A qualificação para o Campeonato do Mundo não seria tão entusiasmante sem o contexto da European Golden League (EGL) de 2025. Embora a equipa não tenha chegado à Final Four, a campanha foi crucial para a afirmação de uma nova e talentosa geração de jogadores, que demonstrou o potencial do futuro do Voleibol português.

A EGL serviu como uma valiosa plataforma para a transição dos jovens atletas das selecções de formação para a equipa principal. A resiliência, a capacidade de crescimento e a maturidade demonstradas por estes jovens em contexto internacional foram notáveis. Nomes como José Pedro Pinto e Nuno Marques confirmaram a aposta, enquanto despontaram outros talentos vindos de selecções mais jovens, dos quais Bruno Dias, eleito MVP num dos jogos cruciais, e André Pereira são os casos mais flagrantes.

Esta aposta na juventude, aliada ao trabalho de base que tem sido desenvolvido, está a dar frutos. O desempenho na EGL é a prova de que o Voleibol português está no caminho certo, construindo uma base sólida para competir a patamares mais elevados nos próximos anos.

A crescente consistência da Selecção Nacional é confirmada pela sua qualificação directa para o Campeonato da Europa de 2026. Esta será a oitava presença de Portugal na fase final da competição, e a quarta consecutiva, um feito que sublinha a sua consolidação entre as principais potências do continente.

A qualificação directa, que evita a fase preliminar, é um reconhecimento da excelente classificação de Portugal no Europeu de 2023 (10.º lugar) e da sua posição no Ranking da Confederação Europeia de Voleibol (CEV). O EuroVolley de 2026 será disputado em quatro países – Itália, Bulgária, Finlândia e Roménia – e contará com as 24 principais selecções do Velho Continente.

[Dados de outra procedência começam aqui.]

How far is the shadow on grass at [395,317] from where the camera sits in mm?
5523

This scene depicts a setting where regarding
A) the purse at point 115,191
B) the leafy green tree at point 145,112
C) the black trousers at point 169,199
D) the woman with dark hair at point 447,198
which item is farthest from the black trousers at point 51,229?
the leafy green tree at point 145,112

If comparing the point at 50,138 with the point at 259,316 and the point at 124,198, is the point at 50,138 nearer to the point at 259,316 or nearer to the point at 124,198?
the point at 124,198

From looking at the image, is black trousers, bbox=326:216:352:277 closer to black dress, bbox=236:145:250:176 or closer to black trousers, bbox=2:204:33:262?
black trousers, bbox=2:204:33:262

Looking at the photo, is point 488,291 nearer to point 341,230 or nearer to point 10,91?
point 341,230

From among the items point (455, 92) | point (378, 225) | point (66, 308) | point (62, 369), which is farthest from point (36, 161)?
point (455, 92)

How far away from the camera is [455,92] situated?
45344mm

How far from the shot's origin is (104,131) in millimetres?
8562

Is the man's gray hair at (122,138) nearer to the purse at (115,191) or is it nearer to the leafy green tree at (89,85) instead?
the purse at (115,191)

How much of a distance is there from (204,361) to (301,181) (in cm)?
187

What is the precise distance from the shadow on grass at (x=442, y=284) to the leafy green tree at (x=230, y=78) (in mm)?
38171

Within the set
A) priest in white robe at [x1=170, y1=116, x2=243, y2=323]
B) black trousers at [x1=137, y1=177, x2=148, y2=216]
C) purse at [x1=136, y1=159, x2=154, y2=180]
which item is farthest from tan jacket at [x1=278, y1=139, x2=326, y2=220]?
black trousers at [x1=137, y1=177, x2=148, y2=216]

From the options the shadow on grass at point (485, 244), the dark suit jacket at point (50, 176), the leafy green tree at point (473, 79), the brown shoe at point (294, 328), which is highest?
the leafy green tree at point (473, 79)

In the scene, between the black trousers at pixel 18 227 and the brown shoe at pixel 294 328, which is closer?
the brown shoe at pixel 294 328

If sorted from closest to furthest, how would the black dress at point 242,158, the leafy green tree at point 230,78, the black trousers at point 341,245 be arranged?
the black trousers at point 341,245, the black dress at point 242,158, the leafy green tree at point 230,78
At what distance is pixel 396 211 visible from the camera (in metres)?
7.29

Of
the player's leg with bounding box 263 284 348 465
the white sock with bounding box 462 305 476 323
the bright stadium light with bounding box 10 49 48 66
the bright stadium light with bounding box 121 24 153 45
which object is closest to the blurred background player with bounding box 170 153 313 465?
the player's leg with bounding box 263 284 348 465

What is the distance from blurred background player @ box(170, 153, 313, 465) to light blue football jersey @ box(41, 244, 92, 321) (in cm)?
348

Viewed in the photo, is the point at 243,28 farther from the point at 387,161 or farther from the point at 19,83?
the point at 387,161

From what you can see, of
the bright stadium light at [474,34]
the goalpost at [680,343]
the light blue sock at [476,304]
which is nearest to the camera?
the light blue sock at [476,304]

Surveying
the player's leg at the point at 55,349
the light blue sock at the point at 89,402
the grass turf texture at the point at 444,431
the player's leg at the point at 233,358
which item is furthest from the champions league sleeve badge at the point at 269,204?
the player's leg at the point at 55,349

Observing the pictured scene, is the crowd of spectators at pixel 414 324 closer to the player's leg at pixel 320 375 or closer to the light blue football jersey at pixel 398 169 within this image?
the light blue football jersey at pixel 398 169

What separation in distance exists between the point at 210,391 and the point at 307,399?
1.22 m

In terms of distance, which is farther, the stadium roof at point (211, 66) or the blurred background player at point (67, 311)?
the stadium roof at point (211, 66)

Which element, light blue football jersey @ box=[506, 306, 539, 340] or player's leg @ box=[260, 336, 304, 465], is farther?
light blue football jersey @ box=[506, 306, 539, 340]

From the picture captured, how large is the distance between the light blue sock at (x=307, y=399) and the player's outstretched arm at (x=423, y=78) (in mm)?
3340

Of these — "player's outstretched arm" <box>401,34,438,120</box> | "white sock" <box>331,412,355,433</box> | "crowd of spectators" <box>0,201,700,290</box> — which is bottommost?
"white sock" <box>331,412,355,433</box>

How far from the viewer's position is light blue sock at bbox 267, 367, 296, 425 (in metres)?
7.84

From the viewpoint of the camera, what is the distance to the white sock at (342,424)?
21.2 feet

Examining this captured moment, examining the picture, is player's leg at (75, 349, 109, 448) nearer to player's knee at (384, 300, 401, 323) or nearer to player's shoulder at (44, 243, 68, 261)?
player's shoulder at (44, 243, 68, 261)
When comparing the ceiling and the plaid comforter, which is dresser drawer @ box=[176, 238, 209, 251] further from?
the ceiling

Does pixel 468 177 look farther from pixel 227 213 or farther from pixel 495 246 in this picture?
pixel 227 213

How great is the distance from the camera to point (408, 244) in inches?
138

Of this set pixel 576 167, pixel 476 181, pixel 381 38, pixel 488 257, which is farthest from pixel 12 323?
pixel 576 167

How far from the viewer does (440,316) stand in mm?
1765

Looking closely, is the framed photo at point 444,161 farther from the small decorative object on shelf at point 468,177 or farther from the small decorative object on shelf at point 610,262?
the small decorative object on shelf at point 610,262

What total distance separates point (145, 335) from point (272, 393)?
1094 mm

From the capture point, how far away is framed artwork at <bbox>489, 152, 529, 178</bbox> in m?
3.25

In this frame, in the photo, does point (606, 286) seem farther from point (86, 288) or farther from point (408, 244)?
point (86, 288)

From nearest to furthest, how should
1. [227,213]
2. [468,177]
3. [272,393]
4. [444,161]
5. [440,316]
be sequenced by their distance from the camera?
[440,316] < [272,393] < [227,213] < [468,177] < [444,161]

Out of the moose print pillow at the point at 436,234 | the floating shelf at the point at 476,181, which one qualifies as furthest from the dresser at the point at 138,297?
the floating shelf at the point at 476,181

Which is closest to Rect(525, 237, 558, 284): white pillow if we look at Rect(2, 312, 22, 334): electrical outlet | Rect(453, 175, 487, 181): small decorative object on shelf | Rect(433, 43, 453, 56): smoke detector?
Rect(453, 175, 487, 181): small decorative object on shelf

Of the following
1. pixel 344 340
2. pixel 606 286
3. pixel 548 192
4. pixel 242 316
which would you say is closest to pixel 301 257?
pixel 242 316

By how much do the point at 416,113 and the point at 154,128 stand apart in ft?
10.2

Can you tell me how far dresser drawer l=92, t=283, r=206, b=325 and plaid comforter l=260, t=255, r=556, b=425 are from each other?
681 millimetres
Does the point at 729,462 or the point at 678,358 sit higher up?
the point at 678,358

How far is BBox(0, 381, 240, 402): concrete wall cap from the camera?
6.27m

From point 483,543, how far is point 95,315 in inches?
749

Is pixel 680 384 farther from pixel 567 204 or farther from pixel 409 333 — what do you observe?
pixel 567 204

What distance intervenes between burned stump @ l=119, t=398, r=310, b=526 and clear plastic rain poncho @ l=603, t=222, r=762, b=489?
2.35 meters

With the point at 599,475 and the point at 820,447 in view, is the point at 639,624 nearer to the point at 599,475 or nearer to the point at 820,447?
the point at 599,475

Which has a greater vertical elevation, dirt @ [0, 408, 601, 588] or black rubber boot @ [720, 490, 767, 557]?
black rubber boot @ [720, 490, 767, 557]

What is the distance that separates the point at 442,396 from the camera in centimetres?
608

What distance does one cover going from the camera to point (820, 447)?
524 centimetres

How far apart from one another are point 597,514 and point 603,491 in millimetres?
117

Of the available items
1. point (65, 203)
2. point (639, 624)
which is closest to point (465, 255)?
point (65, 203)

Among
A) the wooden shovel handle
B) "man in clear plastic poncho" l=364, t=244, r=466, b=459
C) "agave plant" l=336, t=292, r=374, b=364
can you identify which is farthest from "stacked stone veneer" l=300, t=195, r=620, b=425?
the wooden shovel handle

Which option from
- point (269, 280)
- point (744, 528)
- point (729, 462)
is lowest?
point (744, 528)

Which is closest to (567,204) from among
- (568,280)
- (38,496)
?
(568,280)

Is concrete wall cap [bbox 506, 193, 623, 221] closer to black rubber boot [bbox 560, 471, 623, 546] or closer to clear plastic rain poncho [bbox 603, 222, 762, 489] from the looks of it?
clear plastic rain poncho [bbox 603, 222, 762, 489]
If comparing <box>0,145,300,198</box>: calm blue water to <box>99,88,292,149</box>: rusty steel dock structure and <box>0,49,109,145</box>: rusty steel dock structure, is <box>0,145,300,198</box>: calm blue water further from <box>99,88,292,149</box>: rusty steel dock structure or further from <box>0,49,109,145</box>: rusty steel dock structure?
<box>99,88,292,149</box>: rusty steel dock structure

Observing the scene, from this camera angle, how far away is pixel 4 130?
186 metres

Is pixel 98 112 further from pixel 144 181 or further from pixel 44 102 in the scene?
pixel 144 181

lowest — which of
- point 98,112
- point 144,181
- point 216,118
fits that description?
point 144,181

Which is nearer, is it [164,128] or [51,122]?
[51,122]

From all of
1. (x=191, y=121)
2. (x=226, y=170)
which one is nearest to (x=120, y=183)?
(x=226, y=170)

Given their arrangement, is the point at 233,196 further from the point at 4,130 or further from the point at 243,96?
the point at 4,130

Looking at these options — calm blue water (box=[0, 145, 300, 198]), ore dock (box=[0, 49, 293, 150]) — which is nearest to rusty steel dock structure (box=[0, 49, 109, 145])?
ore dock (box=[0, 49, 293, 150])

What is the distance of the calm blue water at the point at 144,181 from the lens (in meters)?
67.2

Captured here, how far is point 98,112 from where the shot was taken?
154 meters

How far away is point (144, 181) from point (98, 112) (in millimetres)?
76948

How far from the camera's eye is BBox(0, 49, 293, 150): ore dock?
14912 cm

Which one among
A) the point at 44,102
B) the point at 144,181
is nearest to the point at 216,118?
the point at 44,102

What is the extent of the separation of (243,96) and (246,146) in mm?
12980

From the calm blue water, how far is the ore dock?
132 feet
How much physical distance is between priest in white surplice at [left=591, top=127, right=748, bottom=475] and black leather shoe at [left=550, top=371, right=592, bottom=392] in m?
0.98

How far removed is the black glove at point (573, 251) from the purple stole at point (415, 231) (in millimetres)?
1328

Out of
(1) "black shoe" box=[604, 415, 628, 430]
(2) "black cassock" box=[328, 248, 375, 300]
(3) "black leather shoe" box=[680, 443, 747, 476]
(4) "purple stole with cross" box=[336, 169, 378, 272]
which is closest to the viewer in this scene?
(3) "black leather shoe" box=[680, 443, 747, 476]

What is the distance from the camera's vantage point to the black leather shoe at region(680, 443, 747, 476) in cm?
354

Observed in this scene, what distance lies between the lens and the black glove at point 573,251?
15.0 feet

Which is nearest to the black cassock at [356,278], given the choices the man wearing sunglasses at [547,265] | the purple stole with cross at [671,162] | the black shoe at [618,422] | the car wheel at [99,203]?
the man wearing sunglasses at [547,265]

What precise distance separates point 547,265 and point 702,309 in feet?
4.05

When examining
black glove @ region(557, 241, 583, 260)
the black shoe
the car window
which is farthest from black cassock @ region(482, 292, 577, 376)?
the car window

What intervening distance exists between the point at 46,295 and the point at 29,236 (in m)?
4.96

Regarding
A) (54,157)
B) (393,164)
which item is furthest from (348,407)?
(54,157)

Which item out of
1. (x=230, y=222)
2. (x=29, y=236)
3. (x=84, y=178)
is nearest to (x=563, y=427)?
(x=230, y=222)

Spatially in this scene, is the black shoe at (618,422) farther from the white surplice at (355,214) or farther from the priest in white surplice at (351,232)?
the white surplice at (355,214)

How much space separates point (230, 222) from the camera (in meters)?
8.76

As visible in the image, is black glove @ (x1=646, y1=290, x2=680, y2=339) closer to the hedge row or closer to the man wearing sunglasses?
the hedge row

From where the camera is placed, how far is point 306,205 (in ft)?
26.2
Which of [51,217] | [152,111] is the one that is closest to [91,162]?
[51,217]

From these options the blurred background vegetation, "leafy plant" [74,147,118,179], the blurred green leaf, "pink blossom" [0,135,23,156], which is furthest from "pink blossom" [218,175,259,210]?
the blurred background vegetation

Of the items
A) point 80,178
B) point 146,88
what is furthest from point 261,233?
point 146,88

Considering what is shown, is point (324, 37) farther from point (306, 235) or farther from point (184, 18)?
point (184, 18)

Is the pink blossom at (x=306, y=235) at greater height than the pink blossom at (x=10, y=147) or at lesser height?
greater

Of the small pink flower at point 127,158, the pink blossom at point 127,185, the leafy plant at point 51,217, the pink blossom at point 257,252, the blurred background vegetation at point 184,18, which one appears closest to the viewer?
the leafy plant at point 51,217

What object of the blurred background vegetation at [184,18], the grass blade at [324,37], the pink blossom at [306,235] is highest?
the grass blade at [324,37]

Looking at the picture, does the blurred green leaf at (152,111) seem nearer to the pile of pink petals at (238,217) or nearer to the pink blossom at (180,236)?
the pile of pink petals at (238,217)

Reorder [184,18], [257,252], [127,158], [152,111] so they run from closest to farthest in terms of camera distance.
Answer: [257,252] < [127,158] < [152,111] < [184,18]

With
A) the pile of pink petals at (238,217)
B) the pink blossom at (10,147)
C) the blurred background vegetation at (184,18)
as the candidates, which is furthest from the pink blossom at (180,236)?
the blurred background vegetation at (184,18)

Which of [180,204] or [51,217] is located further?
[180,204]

Com a experiência de alto nível no Campeonato do Mundo e a base sólida de jovens jogadores que se destacaram na European Golden League, a equipa portuguesa olha para o futuro com optimismo. O sonho de continuar a ser um protagonista nos grandes palcos internacionais está nas suas mãos, e a nova geração tem o talento e a determinação para o transformar em realidade.